ACTION ITEM:
Can you pick up the commentary on the bear market rally below and keep writing from its last sentence?

GIVEN TEXT:
########

Is the bull market back, or is this still just a “bear market” rally? That is the question all investors want to know given the impressive rally from the March 23rd lows.
As David Rosenberg recently noted:
“Bear market rally: It’s a big bounce, indeed, but that is what it is. A rally in the context of a bear market that began on February 19th. The fact that we are coming off the best two weeks for the Dow (+15.2%) since 1938 (a huge recession within the Great Depression) just about tells you all you need to know.”
Here was a chart from an upcoming post on Russell Napier’s “Anatomy Of A Bear:” While stocks can indeed rally on “good news,” and stimulus, ultimately “bear markets” are complete when the real economy begins to recover.
However, as David notes, participation by the real economy is missing.
“The market has certainly “ripped” off the March lows but there is still quite a bit of pain out there. The Russell 2000 index has only recouped one-third of its loss and is down 28% from the peak.”

########

GIVEN MATERIAL:

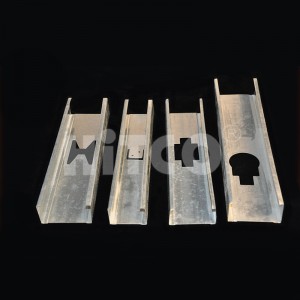 Σειρά διαμερισμάτων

########

ANSWER BOX:
The ratio of the Russell 2000 to the S&P 500 tells you all you need to know.
Is the bear market over?
“For all intents and purposes, the bear market is intact, even after the S&P 500 equal-weight index has staged a half-way comeback, it is down 21% from the February highs.
I recommend a read of the FT column titled Mind the Gap Between the Markets and the Real Economy. That’s the view from the stock market lens. A very bipolar market with several key segments still deeply injured.There is no durable rally you can count on without the banks participating, that much I do know. Not to mention the small-caps being the true leading economic indicator and they remain ensnared in a bear market; too many people are getting fooled by the mega-cap growth stocks (with a dominant 22% share of the market cap) carrying the S&P 500 on its shoulders.”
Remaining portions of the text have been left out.